A Python async SDK that wraps the PaddleOCR AI Studio API into a clean, type-safe interface.

These details have not been verified by PyPI

Project links

License
- OSI Approved :: Apache Software License
Operating System
- OS Independent
Programming Language
- Python :: 3

Project description

paddleocr-api-python

English

A Python async SDK that wraps the PaddleOCR AI Studio API into a clean, type-safe interface. Upload a document, await the result, and get Markdown back — without touching raw HTTP.

Features

Async-first — built on httpx.AsyncClient and asyncio, with native context manager support.
Full model coverage — PaddleOCR-VL-1.6 (default), PaddleOCR-VL-1.5, PaddleOCR-VL, PP-OCRv5, and PaddleOCR.
Flexible input — submit by local file path, raw bytes, or remote URL.
Rich job control — poll real-time state, extracted page count, start/end times, and error messages.
Markdown export — get a clean Markdown document plus the URLs of all embedded images.
Fine-grained options — toggle layout detection, chart/seal/table recognition, cross-page table merging, title leveling, NMS, image orientation correction, and more.

Installation

pip install paddleocr-api-python

Dependencies: aiofiles, httpx, typing-extensions, python-dotenv.

Authentication

Get an access token from https://aistudio.baidu.com/account/accessToken.

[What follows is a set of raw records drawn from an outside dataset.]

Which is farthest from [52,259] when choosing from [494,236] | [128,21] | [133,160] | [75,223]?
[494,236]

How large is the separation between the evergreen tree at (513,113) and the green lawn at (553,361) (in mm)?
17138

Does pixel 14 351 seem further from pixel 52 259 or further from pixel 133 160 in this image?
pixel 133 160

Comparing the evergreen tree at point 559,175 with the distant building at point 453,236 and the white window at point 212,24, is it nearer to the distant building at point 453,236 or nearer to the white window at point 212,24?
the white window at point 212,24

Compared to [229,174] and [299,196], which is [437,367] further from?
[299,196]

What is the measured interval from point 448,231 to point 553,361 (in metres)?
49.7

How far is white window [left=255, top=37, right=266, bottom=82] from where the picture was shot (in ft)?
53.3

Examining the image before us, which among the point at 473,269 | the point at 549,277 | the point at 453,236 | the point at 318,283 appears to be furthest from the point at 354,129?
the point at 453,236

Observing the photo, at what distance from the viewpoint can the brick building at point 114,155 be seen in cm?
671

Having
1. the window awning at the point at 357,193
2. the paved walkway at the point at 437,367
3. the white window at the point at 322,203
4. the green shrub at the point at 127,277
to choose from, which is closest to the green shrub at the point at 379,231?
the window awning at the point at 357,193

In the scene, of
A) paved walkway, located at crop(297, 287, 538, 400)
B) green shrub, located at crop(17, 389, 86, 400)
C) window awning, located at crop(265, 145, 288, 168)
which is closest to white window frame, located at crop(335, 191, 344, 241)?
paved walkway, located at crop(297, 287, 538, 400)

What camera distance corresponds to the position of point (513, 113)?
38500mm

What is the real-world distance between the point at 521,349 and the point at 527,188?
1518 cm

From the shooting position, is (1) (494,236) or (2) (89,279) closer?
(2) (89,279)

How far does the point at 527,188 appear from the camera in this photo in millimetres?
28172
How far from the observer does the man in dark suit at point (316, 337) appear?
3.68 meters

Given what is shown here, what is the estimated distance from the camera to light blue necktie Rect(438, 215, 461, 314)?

Either pass it explicitly:

client = AistudioClient(api_key="your_token_here")

Or set it via environment variable (a .env file is loaded automatically):

AISTUDIO_ACCESS_TOKEN=your_token_here

Quick Start

import asyncio
from paddleocr_api import AistudioClient, State

async def main():
    async with AistudioClient() as client:
        job = await client.create_job(file_path="paper.pdf")

        async with job:
            while True:
                state = await job.state
                if state == State.DONE:
                    break
                if state == State.FAILED:
                    raise RuntimeError(await job.error_message)
                await asyncio.sleep(5)

            markdown = await job.markdown
            with open("output.md", "w", encoding="utf-8") as f:
                f.write(markdown.text)

asyncio.run(main())

Submitting Jobs

create_job accepts three mutually compatible input modes:

# From a local path
await client.create_job(file_path="doc.pdf")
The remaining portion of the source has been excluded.